Below is a detailed and a bit summary of the reasons for and our response to the outage on March 18th and 19th and the actions we plan to take to ensure that such an outage doesn’t occur again. In total there was about 8 hours of downtime for our clients websites and 2 hours of downtime for the CRM portion of EasyBroker. Our last unplanned outage was on February 14, 2012 over a year ago. We’ve maintained over a 99% uptime for the year however we understand that EasyBroker is fundamental to your business and plan to take steps to ensure that we can more quickly respond should a similar problem arise.
The problem and the various attempts to solve it
On March 18th our main production server started behaving strangely and rebooting and making a few changes which took about an hour we were able to get the server back online but without discovering the root cause. During the day we investigated with our host Rackspace but we were still unable to find the root of the problem.
On the morning of the 19th the problem returned however we weren’t able to get the server to come back online. We tried to swap in a newly built virtual server but unfortunately as we were migrating the server Rackspace had an outage with their Cloud Files server which caused our migration to freeze. While trying to resolve the migration issue with Rackspace we launched a new server on a different ip and were able to quickly get the CRM portion of EasyBroker back online. Unfortunately all of the domain names of our clients’ websites were pointing to the old server ip so it would probably take from four to eight hours to migrate to the new ip. Rackspace told us that it would take about 30 minutes to get the Cloud Files service back online so we assumed it would be best to wait.
Unfortunately after the Cloud Files service came back online they couldn’t unfreeze the box. After about 5 hours of working with Rackspace they realized there was a hardware issue, most likely the hard drive, which was also the root cause of the problems on the server up until now.
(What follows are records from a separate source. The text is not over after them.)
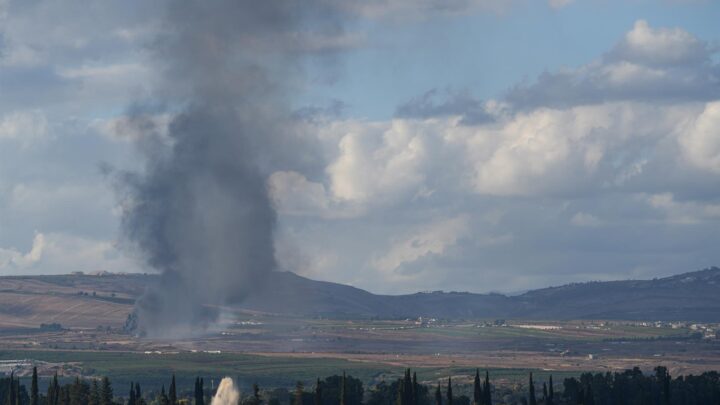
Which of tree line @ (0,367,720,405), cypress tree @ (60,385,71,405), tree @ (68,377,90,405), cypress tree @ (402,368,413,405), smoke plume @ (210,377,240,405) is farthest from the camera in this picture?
smoke plume @ (210,377,240,405)

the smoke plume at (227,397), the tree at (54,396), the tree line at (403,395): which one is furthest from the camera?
the smoke plume at (227,397)

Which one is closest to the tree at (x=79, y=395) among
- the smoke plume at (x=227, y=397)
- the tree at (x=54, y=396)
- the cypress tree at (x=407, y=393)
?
the tree at (x=54, y=396)

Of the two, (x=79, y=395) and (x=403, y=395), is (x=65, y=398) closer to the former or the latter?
(x=79, y=395)

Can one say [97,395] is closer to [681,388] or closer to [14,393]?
[14,393]

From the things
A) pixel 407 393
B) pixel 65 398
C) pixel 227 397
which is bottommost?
pixel 407 393

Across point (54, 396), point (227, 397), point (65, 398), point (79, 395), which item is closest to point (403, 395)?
point (227, 397)

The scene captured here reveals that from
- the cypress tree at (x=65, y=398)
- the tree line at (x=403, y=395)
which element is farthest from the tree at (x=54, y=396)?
the cypress tree at (x=65, y=398)

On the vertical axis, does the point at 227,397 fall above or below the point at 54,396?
below

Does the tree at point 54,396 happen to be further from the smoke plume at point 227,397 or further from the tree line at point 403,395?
the smoke plume at point 227,397

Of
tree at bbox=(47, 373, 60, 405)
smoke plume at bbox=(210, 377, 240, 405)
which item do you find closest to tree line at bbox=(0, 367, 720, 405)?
tree at bbox=(47, 373, 60, 405)

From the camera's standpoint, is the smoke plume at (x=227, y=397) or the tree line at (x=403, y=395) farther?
the smoke plume at (x=227, y=397)

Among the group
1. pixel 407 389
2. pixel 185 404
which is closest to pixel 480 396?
pixel 407 389

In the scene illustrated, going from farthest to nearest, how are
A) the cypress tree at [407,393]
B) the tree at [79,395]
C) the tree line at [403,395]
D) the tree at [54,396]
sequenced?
the tree line at [403,395]
the tree at [54,396]
the tree at [79,395]
the cypress tree at [407,393]

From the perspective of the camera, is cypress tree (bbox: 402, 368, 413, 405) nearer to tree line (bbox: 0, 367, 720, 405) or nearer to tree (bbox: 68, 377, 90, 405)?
tree line (bbox: 0, 367, 720, 405)
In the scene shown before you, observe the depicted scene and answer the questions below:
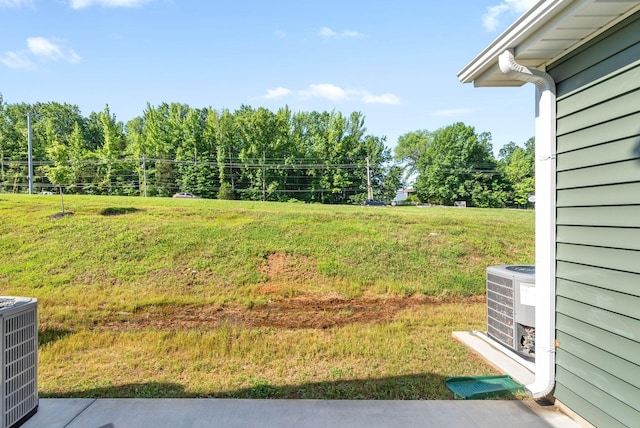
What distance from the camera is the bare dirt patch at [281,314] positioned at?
199 inches

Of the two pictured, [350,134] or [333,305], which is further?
[350,134]

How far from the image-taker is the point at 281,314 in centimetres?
565

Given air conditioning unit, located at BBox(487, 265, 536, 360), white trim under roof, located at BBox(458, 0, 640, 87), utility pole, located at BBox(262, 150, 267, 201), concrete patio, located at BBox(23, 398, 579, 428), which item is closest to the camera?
white trim under roof, located at BBox(458, 0, 640, 87)

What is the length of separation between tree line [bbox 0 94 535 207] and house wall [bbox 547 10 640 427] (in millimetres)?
26882

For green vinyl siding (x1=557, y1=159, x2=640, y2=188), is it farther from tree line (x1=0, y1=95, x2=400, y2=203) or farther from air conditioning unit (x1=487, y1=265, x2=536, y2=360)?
tree line (x1=0, y1=95, x2=400, y2=203)

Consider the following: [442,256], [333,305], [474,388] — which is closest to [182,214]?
[333,305]

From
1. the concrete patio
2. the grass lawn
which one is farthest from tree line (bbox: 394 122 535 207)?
the concrete patio

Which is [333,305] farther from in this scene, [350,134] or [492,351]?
[350,134]

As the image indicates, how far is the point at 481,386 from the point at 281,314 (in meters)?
3.37

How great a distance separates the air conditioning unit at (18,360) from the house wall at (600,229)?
348 centimetres

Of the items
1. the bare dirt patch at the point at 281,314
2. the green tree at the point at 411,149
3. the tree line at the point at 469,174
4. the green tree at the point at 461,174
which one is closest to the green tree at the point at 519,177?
the tree line at the point at 469,174

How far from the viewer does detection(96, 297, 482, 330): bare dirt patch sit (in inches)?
199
Rackspace changed the hardware and then we were able to get the server fully migrated.
Plans to alleviate future outages
The biggest problem we had with this outage is that we couldn’t move to a new server because the ip was locked to the current one. This would not have been a factor if we had used CNames instead of A records for each of our clients’ domains. We could have easily transitioned everything to a new server with a simple DNS change. We’ve already updated all the domain names of all our clients’ domains that we manage to use CNames so that we’re prepared for this in the future.
Another way we could have resolved the problem is by using a load balancer so that we can easily swap in new servers without having to take down EasyBroker. A load balancer enables us to use a single ip for multiple servers. We are currently in the process of adding a load balancer so that in the future we can resolve this problem with no or at least a very limited amount of downtime.
Conclusion
We are very sorry for the downtime and realize that it affects each of our clients’ businesses. We have over a 99% uptime for the past few years however we will still take additional measures to reduce the possibility of such outages in the future.